User Manager/Hotspot Example

Bold text== Introduction == To make this setup, you should have running Hotspot server on the router. Let us consider configuration steps for HotSpot and User Manager routers, in order to use User Manager for HotSpot users.

HotSpot configuration

  • Set HotSpot to use User Manager for HotSpot server users,
 / ip hotspot profile set hsprof1 use-radius=yes
  • Add radius client to consult User Manager for HotSpot service.
 / radius add service=hotspot address=y.y.y.y secret=123456

‘secret’ is equal to User Manager router secret. ‘y.y.y.y’ is the User Manager router address. By default this is 127.0.0.1. If using a remotely located Router (perhaps via a VPN) then the IP address entered is the IP address of that remote Router. The router could be a Radius Server, or another ROS with User Manager installed.

  • Note, first local HotSpot Users database is consulted, then User Manager database.

It means that if you have configuration in ‘/ ip hotspot user print’, users will be able to authenticate in HotSpot using this locally held data.

Delete users configuration from ‘/ ip hotspot print’ to stop using local HotSpot User database for authentication. To move batch of local HotSpot users to the User Manager database use export and import . Use text editor program to create appropriate file to import local users to the User Manager database.

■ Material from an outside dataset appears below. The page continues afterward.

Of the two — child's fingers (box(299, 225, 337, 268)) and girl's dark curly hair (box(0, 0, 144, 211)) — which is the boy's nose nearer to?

If you have multiple Radius entries, then connections are attempted from top to bottom and the first Radius Server that responds (with ANY response, authenticated or not) aborts any further radius lookups. Therefore this is intended for the Hotspot to try to obtain a connection to a working Radius Server usually with the same identical database contents, e.g. a main server and an identical backup. Adding multiple entries is not intended for the scenario of using different Radius Servers where you wish the Radius Client to attempt to obtain authentication for a user login from multiple and completely different databases, trying each one in turn, obtaining failures to authenticate on each (wrong) one until eventually one obtains a valid authenticated response from the one single database that does contain their Radius record.

User Manager configuration

  • First, you need to download and install User Manager package;
  • Create User Manager subscriber (root customer). Note that when using a version 3.0 or newer, a subscriber called ‘admin’ is created automatically – you can skip the following stage and change ‘MikroTik’ to ‘admin’ in subsequent steps;
/ tool user-manager customer add login="MikroTik" password="qwerty" permissions=owner
  • Add HotSpot router information to router list,
 / tool user-manager router add subscriber=MikroTik ip-address=x.x.x.x shared-secret=123456

‘x.x.x.x’ is the address of the HotSpot router, ‘shared-secret’ should match on both User Manager and HotSpot routers. Adding ‘x.x.x.x’ as a router allows Radius requests from ‘x.x.x.x’ to be passed to the Radius Server built into User Manager. Therefore if you have any remote ROS Hotspots that require access to this Radius Server, then all their IP addresses must be added to this list.

  • Add HotSpot user information, it is equal to ’ip hotspot user’ when local HotSpot is used for clients

In version 3:

 / tool user-manager user add name=demo password=demo subscriber=MikroTik

In version 4:

 / tool user-manager user add name=demo password=demo customer=MikroTik

We discuss only basic configuration example, detailed information about ‘user’ menu configuration.

  • To make sure, that client is using User Manager for AAA,
 / ip hotspot active print
 Flags: R - radius, B - blocked
  #    USER          ADDRESS         UPTIME       SESSION-TIME-LEFT IDLE-TIMEOUT
  0 R  00:01:29:2... 192.168.100.2   1m29s

‘R’ means that client uses User Manager server for AAA services.